-- BEGIN STORED DATA --

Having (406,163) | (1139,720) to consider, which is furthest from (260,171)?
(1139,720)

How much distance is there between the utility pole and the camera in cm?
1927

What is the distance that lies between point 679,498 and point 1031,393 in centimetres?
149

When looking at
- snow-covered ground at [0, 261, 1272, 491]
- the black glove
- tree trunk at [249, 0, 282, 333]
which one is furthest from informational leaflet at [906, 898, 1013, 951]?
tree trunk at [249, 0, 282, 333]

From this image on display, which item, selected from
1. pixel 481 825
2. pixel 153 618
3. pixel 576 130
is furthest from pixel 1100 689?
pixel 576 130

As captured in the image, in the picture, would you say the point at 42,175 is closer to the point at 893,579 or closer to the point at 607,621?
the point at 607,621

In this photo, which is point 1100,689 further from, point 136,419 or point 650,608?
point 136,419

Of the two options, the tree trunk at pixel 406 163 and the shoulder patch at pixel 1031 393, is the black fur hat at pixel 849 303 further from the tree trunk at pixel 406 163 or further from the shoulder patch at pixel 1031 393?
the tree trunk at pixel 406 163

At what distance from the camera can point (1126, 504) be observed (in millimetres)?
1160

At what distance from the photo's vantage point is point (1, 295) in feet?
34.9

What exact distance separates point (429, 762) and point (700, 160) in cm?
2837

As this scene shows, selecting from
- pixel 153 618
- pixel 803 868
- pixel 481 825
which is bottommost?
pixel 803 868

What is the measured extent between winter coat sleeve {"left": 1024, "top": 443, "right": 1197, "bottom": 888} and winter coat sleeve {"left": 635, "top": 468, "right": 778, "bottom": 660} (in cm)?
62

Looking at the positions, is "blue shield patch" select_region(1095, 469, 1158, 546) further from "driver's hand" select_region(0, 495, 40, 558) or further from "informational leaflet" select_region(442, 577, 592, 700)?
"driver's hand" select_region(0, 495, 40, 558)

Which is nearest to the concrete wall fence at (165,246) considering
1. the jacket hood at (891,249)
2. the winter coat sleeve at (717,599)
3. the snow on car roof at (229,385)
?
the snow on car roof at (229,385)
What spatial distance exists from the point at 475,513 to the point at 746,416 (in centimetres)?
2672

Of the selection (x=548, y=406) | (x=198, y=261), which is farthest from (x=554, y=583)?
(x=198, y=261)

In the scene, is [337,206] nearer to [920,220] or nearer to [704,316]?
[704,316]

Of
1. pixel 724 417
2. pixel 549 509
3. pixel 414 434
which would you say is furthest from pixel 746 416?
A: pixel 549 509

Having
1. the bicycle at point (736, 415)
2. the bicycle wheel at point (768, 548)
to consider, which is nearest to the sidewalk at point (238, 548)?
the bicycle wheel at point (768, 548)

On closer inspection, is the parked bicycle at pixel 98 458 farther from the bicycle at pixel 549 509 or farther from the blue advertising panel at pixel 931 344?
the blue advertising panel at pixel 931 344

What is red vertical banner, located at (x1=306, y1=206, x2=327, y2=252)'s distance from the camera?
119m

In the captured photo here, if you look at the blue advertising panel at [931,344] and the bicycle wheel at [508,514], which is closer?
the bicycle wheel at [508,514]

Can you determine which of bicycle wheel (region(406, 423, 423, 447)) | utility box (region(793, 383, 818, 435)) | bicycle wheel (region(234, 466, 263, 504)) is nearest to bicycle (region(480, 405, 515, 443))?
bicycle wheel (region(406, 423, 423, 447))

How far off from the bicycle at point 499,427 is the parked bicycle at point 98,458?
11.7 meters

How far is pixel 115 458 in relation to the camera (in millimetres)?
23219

-- END STORED DATA --

» TO DO
Can you output every line of the data above verbatim, without changing anything?

» EXERCISE OUTPUT
Having (406,163) | (1139,720) to consider, which is furthest from (260,171)?
(1139,720)

How much distance is there between the utility pole and the camera in cm?
1927

What is the distance that lies between point 679,498 and point 1031,393 in centimetres?
149

When looking at
- snow-covered ground at [0, 261, 1272, 491]
- the black glove
- tree trunk at [249, 0, 282, 333]
which one is furthest from informational leaflet at [906, 898, 1013, 951]?
tree trunk at [249, 0, 282, 333]

From this image on display, which item, selected from
1. pixel 481 825
2. pixel 153 618
3. pixel 576 130
is furthest from pixel 1100 689?
pixel 576 130

As captured in the image, in the picture, would you say the point at 42,175 is closer to the point at 893,579 or closer to the point at 607,621?
the point at 607,621

In this photo, which is point 1100,689 further from, point 136,419 or point 650,608?
point 136,419

Of the two options, the tree trunk at pixel 406 163 and the shoulder patch at pixel 1031 393, is the black fur hat at pixel 849 303 further from the tree trunk at pixel 406 163 or further from the shoulder patch at pixel 1031 393?
the tree trunk at pixel 406 163

At what distance from the camera can point (1126, 504) be observed (in millimetres)?
1160

At what distance from the photo's vantage point is point (1, 295) in feet?
34.9

What exact distance separates point (429, 762) and point (700, 160) in cm?
2837

As this scene shows, selecting from
- pixel 153 618
- pixel 803 868
- pixel 481 825
which is bottommost?
pixel 803 868

What is the measured extent between winter coat sleeve {"left": 1024, "top": 443, "right": 1197, "bottom": 888} and winter coat sleeve {"left": 635, "top": 468, "right": 778, "bottom": 660} (in cm)?
62

Looking at the positions, is "blue shield patch" select_region(1095, 469, 1158, 546) further from "driver's hand" select_region(0, 495, 40, 558) or further from "informational leaflet" select_region(442, 577, 592, 700)?
"driver's hand" select_region(0, 495, 40, 558)

Which is nearest to the concrete wall fence at (165,246) considering
1. the jacket hood at (891,249)
2. the winter coat sleeve at (717,599)
3. the snow on car roof at (229,385)
?
the snow on car roof at (229,385)
What spatial distance exists from the point at 475,513 to the point at 746,416 (in centimetres)?
2672

Of the selection (x=548, y=406) | (x=198, y=261), which is farthest from (x=554, y=583)?
(x=198, y=261)

In the scene, is [337,206] nearer to [920,220] or nearer to [704,316]?
[704,316]

Of
1. pixel 724 417
2. pixel 549 509
3. pixel 414 434
which would you say is furthest from pixel 746 416?
A: pixel 549 509

Having
1. the bicycle at point (736, 415)
2. the bicycle wheel at point (768, 548)
to consider, which is nearest to the sidewalk at point (238, 548)?
the bicycle wheel at point (768, 548)

On closer inspection, is the parked bicycle at pixel 98 458 farther from the bicycle at pixel 549 509 or farther from the blue advertising panel at pixel 931 344?
the blue advertising panel at pixel 931 344

What is red vertical banner, located at (x1=306, y1=206, x2=327, y2=252)'s distance from the camera?
119m

In the captured photo here, if you look at the blue advertising panel at [931,344] and the bicycle wheel at [508,514], which is closer?
the bicycle wheel at [508,514]

Can you determine which of bicycle wheel (region(406, 423, 423, 447)) | utility box (region(793, 383, 818, 435)) | bicycle wheel (region(234, 466, 263, 504)) is nearest to bicycle (region(480, 405, 515, 443))?
bicycle wheel (region(406, 423, 423, 447))

How far off from the bicycle at point 499,427 is the parked bicycle at point 98,458?
11.7 meters

How far is pixel 115 458 in relation to the camera (in millimetres)?
23219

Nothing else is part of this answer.